- [Instructions for the task] List every line of the data below that contains the word "bananas", copying each such line in full.
## start Data listing
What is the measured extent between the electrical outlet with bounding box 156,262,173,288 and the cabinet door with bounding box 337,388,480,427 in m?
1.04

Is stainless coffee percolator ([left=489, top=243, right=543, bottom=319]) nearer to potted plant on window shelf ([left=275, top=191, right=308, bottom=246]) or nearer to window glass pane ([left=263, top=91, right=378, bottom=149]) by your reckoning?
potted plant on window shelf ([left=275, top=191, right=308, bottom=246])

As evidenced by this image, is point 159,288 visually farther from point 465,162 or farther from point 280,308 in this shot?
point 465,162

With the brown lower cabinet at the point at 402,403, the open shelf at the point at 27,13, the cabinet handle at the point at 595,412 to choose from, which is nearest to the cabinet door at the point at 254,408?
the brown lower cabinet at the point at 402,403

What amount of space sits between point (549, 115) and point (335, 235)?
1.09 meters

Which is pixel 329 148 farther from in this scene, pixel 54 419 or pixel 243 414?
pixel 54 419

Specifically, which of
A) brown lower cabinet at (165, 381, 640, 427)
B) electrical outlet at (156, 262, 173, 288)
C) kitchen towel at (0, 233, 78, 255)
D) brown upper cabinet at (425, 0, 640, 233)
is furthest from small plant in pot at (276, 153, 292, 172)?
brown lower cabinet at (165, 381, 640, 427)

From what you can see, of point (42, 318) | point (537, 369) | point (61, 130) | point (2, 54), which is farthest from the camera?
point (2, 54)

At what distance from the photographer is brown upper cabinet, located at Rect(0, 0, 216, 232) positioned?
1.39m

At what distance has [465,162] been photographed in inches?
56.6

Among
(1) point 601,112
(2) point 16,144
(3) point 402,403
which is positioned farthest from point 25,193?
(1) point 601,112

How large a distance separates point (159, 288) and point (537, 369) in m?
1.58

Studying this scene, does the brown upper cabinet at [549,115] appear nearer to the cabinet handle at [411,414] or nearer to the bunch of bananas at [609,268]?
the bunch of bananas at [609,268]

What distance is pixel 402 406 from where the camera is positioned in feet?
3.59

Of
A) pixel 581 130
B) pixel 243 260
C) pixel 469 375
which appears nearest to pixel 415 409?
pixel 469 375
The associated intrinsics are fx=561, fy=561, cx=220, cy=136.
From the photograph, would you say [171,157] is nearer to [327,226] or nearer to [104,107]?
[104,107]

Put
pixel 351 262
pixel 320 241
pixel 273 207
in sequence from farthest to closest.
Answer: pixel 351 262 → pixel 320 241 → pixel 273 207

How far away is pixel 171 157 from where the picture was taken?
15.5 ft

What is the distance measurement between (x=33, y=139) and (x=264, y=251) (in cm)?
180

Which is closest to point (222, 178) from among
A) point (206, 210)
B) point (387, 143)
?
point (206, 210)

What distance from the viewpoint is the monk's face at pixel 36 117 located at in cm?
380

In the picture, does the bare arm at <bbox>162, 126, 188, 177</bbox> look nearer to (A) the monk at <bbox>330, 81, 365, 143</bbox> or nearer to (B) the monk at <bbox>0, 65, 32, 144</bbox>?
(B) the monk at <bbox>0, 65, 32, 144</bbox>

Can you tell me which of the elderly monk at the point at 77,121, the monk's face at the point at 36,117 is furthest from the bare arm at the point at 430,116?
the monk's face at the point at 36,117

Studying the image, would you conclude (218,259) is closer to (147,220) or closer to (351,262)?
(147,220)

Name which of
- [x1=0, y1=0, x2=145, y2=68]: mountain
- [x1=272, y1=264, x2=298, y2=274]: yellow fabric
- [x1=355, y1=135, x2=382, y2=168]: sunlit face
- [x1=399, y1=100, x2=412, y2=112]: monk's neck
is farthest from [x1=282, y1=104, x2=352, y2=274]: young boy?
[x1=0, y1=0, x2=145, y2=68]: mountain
## end Data listing
- [Result]
Studying this scene, does the brown upper cabinet at [549,115] appear nearer to the cabinet handle at [411,414] or nearer to the bunch of bananas at [609,268]?
the bunch of bananas at [609,268]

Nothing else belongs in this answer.